Hey, sometimes there’s humor! Like a cyber truck actually being used as a truck.

Mostly, I will accept with grace that a good portion of the people I share the world with want me eliminated. Yeah. People in my town who carry cards saying “Spay or Neuter Your Democrat” or post signs in their yard saying they have PTSD: Pretty Tired of Stupid Democrats.

You can get the shirt on Amazon. But don’t, for many reasons (and I’m sure there are offensive shirts with opposing views; this is an example.)

Stuff like that is why I do not intend to engage in tit for tat with these folks. We live in different worlds, and they live in different worlds from many people of similar ideologies.

I’m glad some of our worlds overlap a bit. Not everyone who voted differently from you or practices a different religion is an extremist. So many of us just want to have an enjoyable life. Somehow.

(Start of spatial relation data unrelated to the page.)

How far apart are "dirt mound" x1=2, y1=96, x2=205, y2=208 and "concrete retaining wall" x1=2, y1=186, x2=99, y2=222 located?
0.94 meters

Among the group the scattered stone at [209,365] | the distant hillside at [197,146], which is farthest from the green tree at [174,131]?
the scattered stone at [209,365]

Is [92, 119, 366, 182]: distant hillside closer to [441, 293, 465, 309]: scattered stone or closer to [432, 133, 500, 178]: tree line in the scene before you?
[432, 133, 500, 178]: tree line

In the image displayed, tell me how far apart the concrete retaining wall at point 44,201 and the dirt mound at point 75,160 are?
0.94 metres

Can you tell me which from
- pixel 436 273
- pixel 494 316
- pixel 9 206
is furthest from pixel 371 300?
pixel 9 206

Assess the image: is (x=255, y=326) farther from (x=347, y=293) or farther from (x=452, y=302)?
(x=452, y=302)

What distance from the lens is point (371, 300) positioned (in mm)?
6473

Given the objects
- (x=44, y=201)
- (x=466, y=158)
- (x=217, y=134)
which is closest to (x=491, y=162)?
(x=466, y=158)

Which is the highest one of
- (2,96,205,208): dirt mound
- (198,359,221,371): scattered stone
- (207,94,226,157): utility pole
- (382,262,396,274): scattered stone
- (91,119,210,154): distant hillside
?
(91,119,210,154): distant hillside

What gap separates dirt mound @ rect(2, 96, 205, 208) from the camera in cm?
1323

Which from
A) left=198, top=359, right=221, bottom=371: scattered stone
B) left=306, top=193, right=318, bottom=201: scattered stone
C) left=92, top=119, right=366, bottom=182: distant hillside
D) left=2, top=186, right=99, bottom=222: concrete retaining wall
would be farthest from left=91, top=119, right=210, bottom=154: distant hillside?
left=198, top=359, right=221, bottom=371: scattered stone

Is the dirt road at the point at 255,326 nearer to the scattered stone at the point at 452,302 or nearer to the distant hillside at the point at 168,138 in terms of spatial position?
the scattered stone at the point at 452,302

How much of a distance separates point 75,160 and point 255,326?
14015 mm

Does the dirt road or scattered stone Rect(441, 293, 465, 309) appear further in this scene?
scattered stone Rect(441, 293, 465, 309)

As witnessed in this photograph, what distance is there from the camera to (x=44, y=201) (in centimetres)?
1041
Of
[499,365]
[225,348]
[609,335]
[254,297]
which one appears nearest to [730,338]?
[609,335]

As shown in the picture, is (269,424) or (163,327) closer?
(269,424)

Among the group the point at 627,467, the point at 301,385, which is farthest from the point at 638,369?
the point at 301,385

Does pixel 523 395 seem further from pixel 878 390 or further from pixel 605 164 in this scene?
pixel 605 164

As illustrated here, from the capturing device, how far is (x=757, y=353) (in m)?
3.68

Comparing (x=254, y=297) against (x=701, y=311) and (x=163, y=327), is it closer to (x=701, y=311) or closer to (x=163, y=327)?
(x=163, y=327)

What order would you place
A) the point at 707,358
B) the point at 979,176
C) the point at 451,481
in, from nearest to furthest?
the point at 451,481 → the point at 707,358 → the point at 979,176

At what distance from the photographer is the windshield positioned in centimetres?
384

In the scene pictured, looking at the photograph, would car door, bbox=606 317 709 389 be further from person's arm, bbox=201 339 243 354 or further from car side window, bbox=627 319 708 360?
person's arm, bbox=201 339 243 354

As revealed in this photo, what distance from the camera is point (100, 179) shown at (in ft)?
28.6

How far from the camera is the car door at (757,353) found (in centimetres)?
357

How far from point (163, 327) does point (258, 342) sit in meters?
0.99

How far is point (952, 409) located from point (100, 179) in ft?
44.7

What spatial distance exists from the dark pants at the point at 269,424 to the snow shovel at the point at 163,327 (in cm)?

Farewell to Our Dear Friend

You may have heard that Goldie left this world today, about five months after her osteosarcoma ordeal began. The good news is that she didn’t really slow down until this week, and only got really bad today, not eating, having trouble standing, etc.

The three of us here at the ranch worked together to give Goldie a good last day. after many calls, the guys found a vet who would come here so she didn’t have to be hauled in and out of cars. I sat with her for the last hour before the vet arrived, with her head on my lap or in my arms. It was very peaceful and loving.

It was important to me that she have peace. I have had too many traumatic dog passings. I don’t want more if it can be helped. We knew this was coming, so we could prepare.

Describing what a special dog Goldie was is difficult. People say all Great Danes are sweet dogs. That may be so, but this one felt like a friend, a confidant, and a guardian all rolled into one.

She was a Mighty Huntress of skunks and armadillos, she was a goofy dinosaur head when she got excited, her tail was a danger to men of a certain height, and she looked at you with those golden eyes, so full of love…

The few years we had with Goldie weren’t enough. But that’s what she had for us. We will treasure our memories.

Goldie’s memorial bonfire, next to her very deep grave. Digging big holes is a good way to process grief.